The Dangerous Edge - Part 1

 

Little viewed on YouTube, there is a series filmed in 1993, by the BBC Arena programme (complete with Brian Eno intro music) about the life of the author Graham Greene. If you have enjoyed his books, this series is well worth watching.

The Dangerous Edge is part of this trilogy produced after Graham Greene died in 1991. It sheds light on Greene’s secret world, where the characters are typified by morbid obsession: weak men, traitors, hypocrites, failures.

 

The Dangerous Edge - Part 2

The Dangerous Edge - Part 3

 

In the film, the cast of characters includes Kim Philpy talking about his time with Greene in the Secret Service, Greene’s contemporaries John le Carré and Anthony Burgess, his wife Vivien, his mistress Jocelyn Rickards and the secretive Yvonne Cloetta, his companion for the last thirty years of his life.

 

The Dangerous Edge - Part 4

 

The two other parts of the trilogy are "A World of My Own" - Part 1, Part 2, Part 3, Part 4 - and "England Made Me (named after one of Greene's novels and its rather poor film adaptation) - Part 1, Part 2, Part 3, Part 4. The making of this excellent documentary is summarised in "The Other Graham Greene".

 

 

Greene was one of the most "cinematic" of twentieth-century writers with many of his novels and plays and short stories adapted for film or television. Think of "The Quiet American", "The Heart of the Matter", "The Honorary Consul", "Our Man in Havana", and dozens more.

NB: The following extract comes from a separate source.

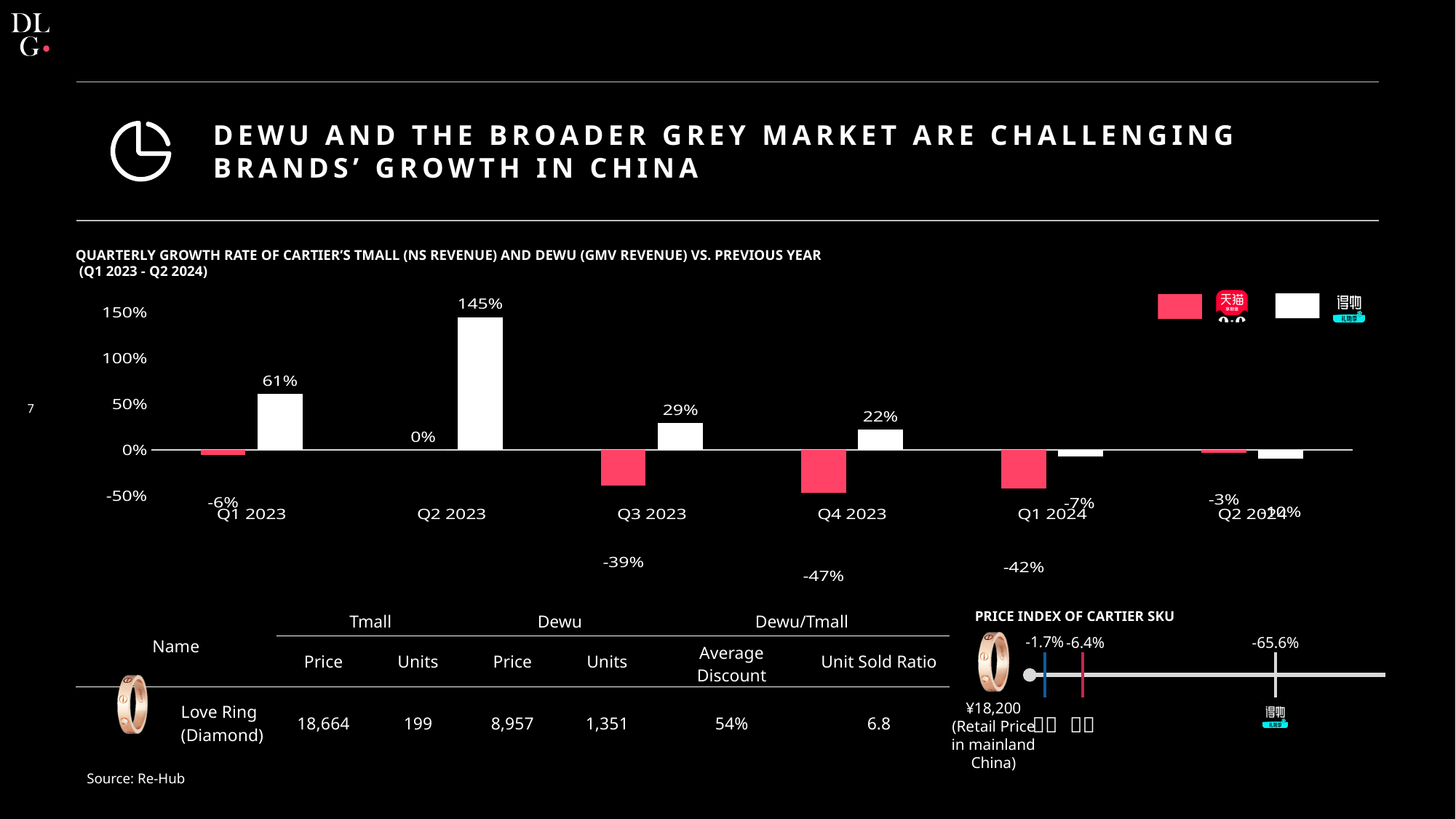
In the quarterly growth rate chart, what is the Tmall growth rate for Q4 2023? -47% In the quarterly growth rate chart, which is larger for Q3 2023: the Tmall growth rate or the Dewu growth rate? Dewu In the quarterly growth rate chart, what is the Tmall growth rate for Q1 2023? -6% In the quarterly growth rate chart, what is the Dewu growth rate for Q4 2023? 22% How many quarters are shown on the x axis of the quarterly growth rate chart? 6 In the quarterly growth rate chart, which quarter has the lowest Tmall growth rate? Q4 2023 In the quarterly growth rate chart, does the Dewu growth rate rise or fall from Q2 2023 to Q1 2024? Fall In the quarterly growth rate chart, what is the difference between the Dewu growth rates for Q2 2023 and Q1 2023? 84 percentage points How many series does the quarterly growth rate chart plot? 2 In the quarterly growth rate chart, which quarter has the highest Dewu growth rate? Q2 2023 In the quarterly growth rate chart, what is the Dewu growth rate for Q2 2023? 145% What kind of chart is used to show the quarterly growth rate of Cartier's Tmall and Dewu revenue? Bar chart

And who can forget the haunting zither music in "The Third Man" or the memorable line "You know what the fellow said – in Italy, for thirty years under the Borgias, they had warfare, terror, murder and bloodshed, but they produced Michelangelo, Leonardo da Vinci and the Renaissance. In Switzerland, they had brotherly love, they had five hundred years of democracy and peace – and what did that produce? The cuckoo clock." ?

For some quiet reading or watching, there's nothing better than a bit of Graham Greene whom William Golding of "Lord of the Flies" fame described as "the ultimate chronicler of twentieth-century man's consciousness and anxiety."